What is needed: Your output should consist of the lines from the first line of the records below through the one with "Airport Clayfield Motel - Brisbane", exactly, minus the pictures.

Exercise material:
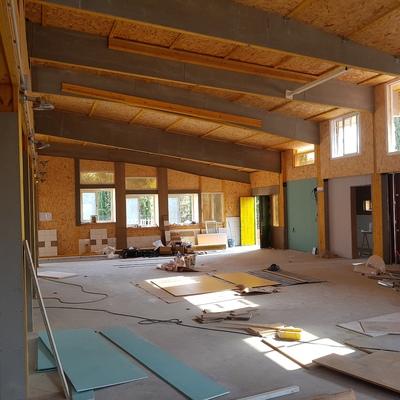 """Construcción de nueva planta de """"aula de convivencia"""" en Centro de Educación Infantil y Primaria"""
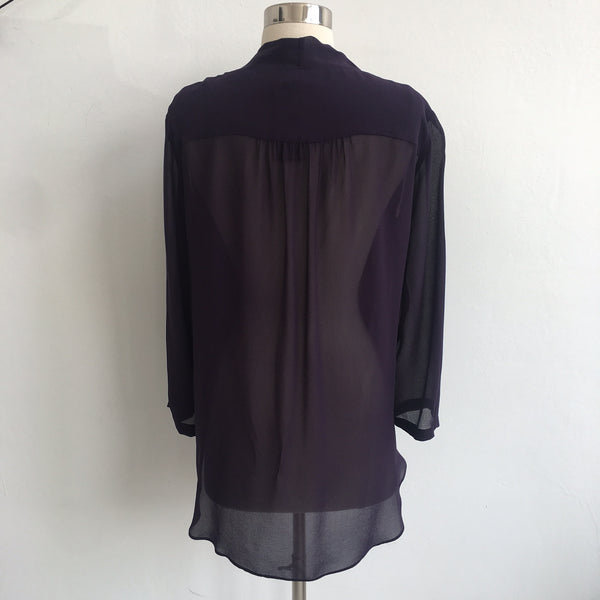 Babaton Deep Plum Silk Blouse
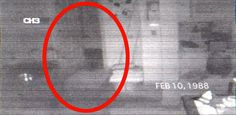 This footage was actually used in a court of law for showing evidence of paranormal activity.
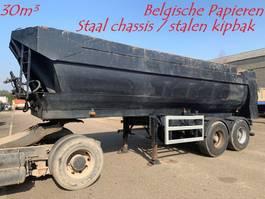 tipper semi trailer Kaiser 30m³ - HALF PIPE KIPPER - BELGISCHE PAPIEREN - HYDR ACHTERKLEP / VALVE -... 1997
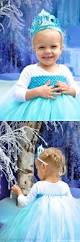 elsa tutu dress u0026 frozen family costumes
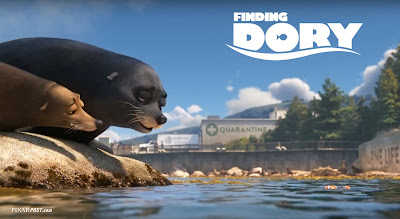 Finding Dory International Trailer Screencap - Fluke and Rudder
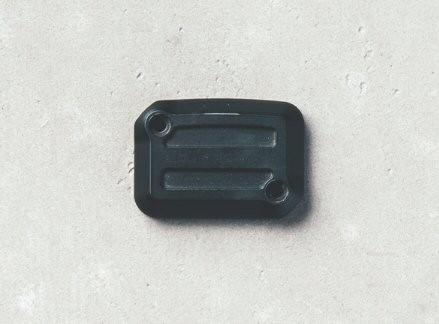 Coperchio per serbatoio liquido freni, alluminio, Dark Rider, nero per Moto Guzzi V7 III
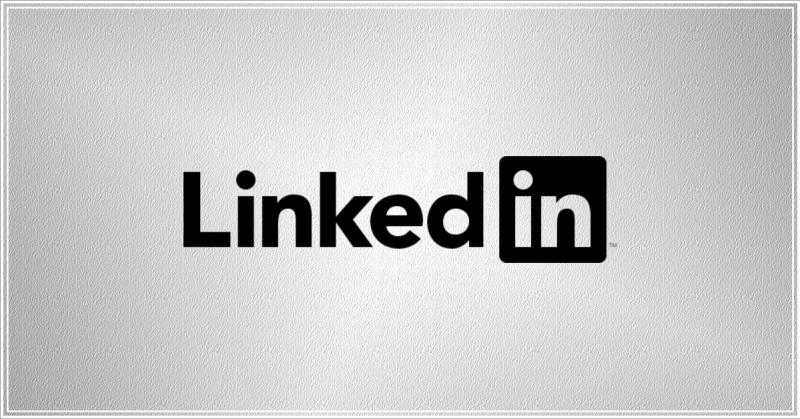 Logo LinkedIn Preto
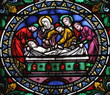 La mort de jesus, Cathédrale St Julien, Le Mans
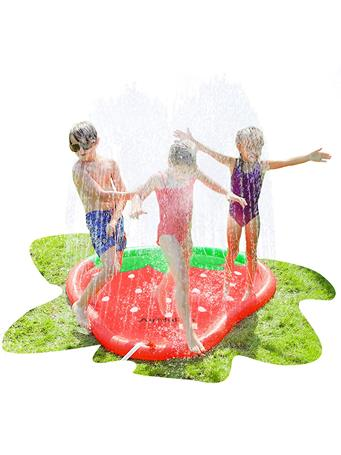 AIR MY FUN - Strawberry Sprinkler Pad RED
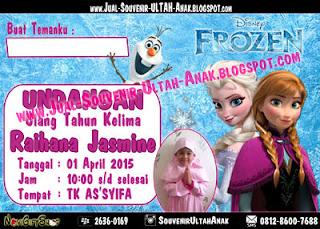 Undangan Frozen Raihana Kartu Undangan Ulang Tahun Anak (Invitation Card)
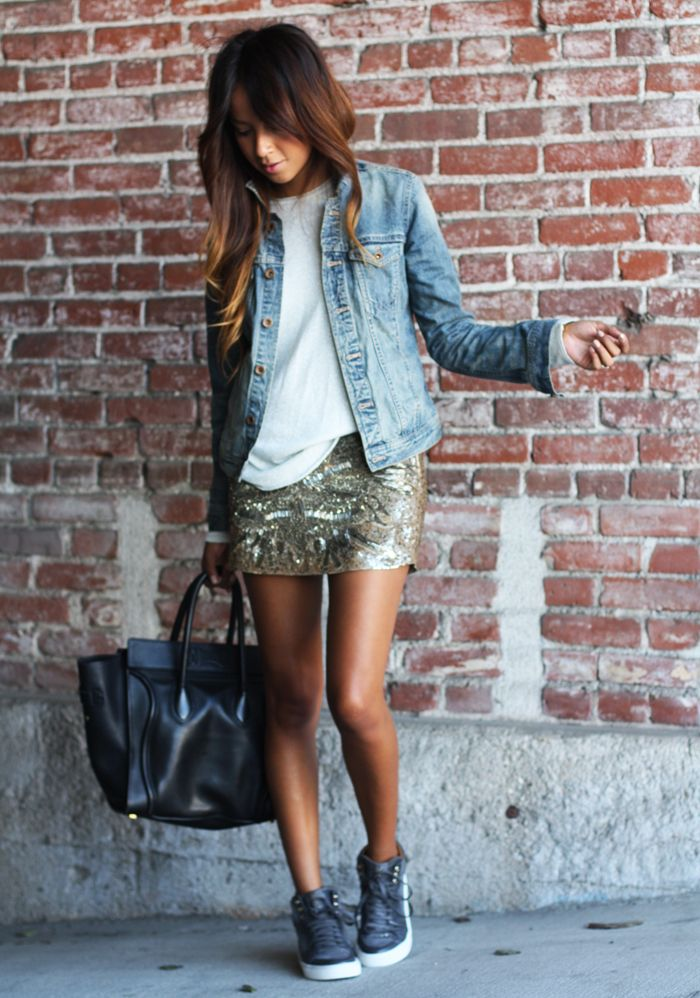 long-sleeve-t-shirt-denim-jacket-mini-skirt-tote-bag-high-top-sneakers-original-6784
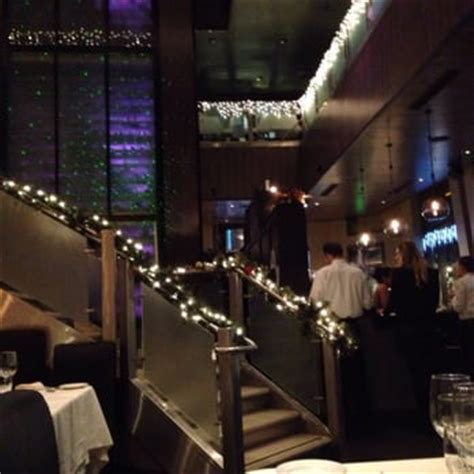 The Fish House San Diego by Osetra The Fishhouse 461 Photos American Restaurants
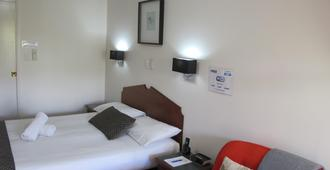 Airport Clayfield Motel - Brisbane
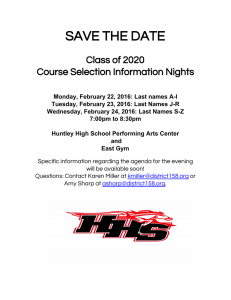 SAVE THE DATE  Class of 2020  Course Selection Information Nights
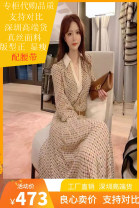 Dress Winter 2020 Picture color (priority for collection and purchase) S,M,L,XL longuette singleton  Long sleeves commute Polo collar High waist lattice Socket A-line skirt routine Type A silk
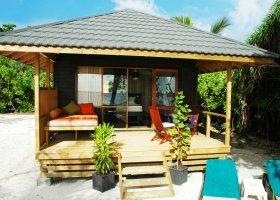 maledivy-hotel-kuredu-island-resort-149.jpg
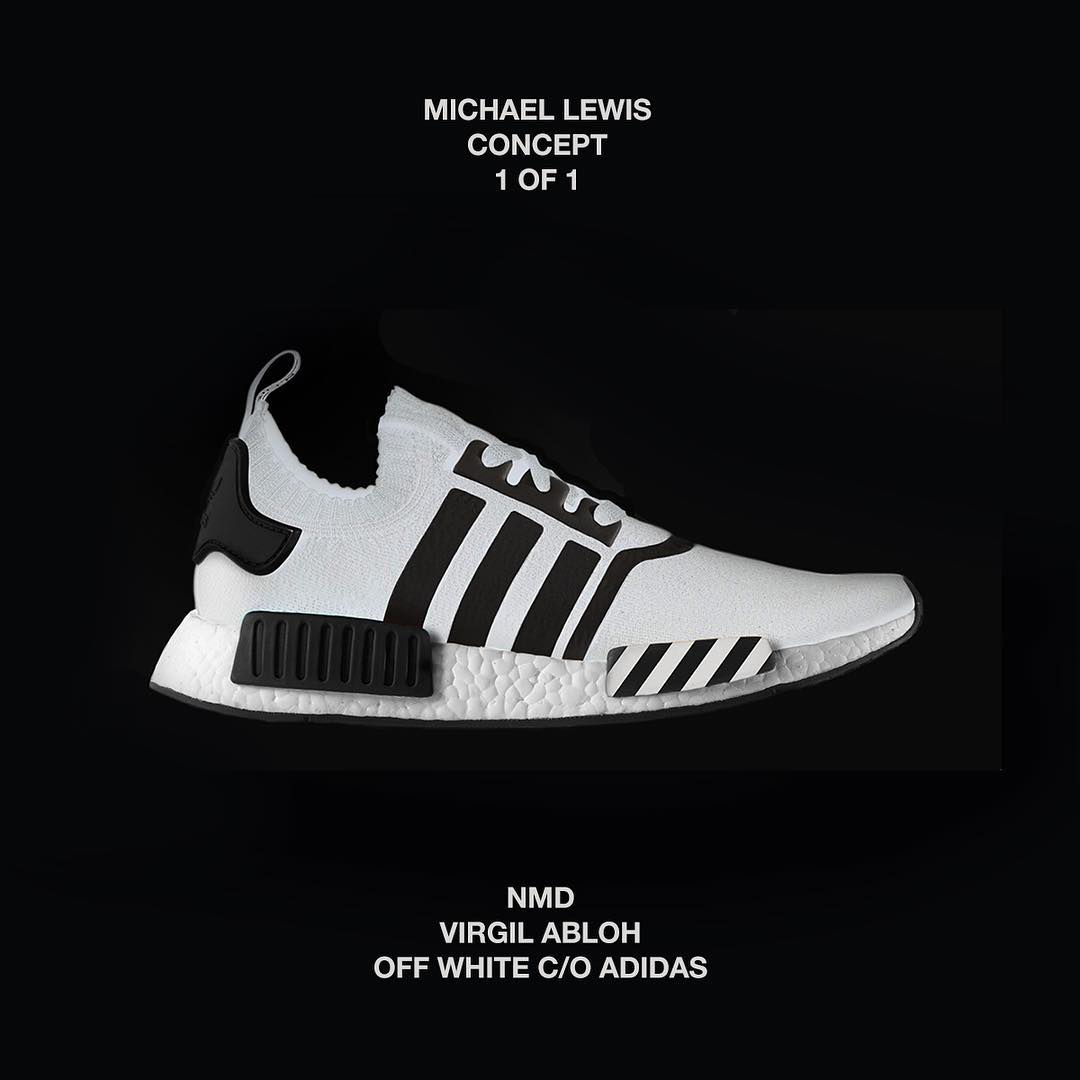 7636a0300a360 comGiNC4UoaIi These Off-White x adidas Originals NMD CS1 Customs Are Pure  Fire Dapper Distress on Twitter ...
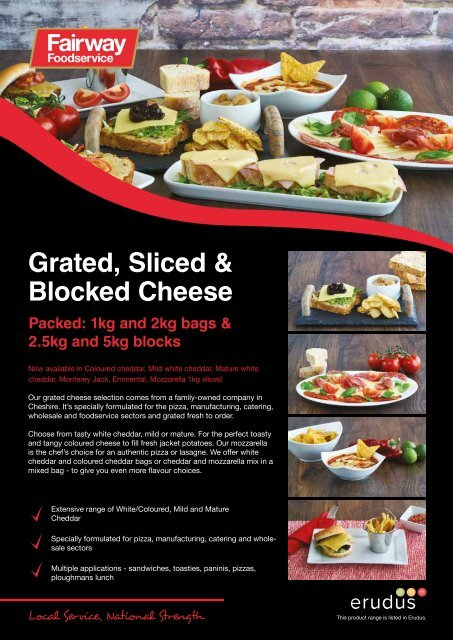 First Choice Foodservice Chilled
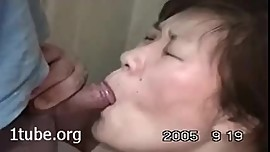 Japanese Cream Pie Part2, Free MILF Porn Video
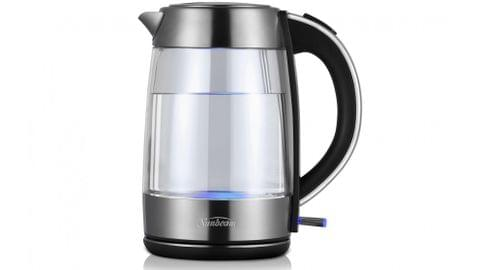 Sunbeam Maestro Dual Wall Glass Kettle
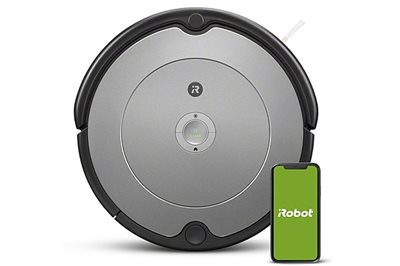 Robotski usisavač iRobot Roomba 694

Task answer:
 """Construcción de nueva planta de """"aula de convivencia"""" en Centro de Educación Infantil y Primaria"""
 Babaton Deep Plum Silk Blouse
 This footage was actually used in a court of law for showing evidence of paranormal activity.
 tipper semi trailer Kaiser 30m³ - HALF PIPE KIPPER - BELGISCHE PAPIEREN - HYDR ACHTERKLEP / VALVE -... 1997
 elsa tutu dress u0026 frozen family costumes
 Finding Dory International Trailer Screencap - Fluke and Rudder
 Coperchio per serbatoio liquido freni, alluminio, Dark Rider, nero per Moto Guzzi V7 III
 Logo LinkedIn Preto
 La mort de jesus, Cathédrale St Julien, Le Mans
 AIR MY FUN - Strawberry Sprinkler Pad RED
 Undangan Frozen Raihana Kartu Undangan Ulang Tahun Anak (Invitation Card)
 long-sleeve-t-shirt-denim-jacket-mini-skirt-tote-bag-high-top-sneakers-original-6784
 The Fish House San Diego by Osetra The Fishhouse 461 Photos American Restaurants
 Airport Clayfield Motel - Brisbane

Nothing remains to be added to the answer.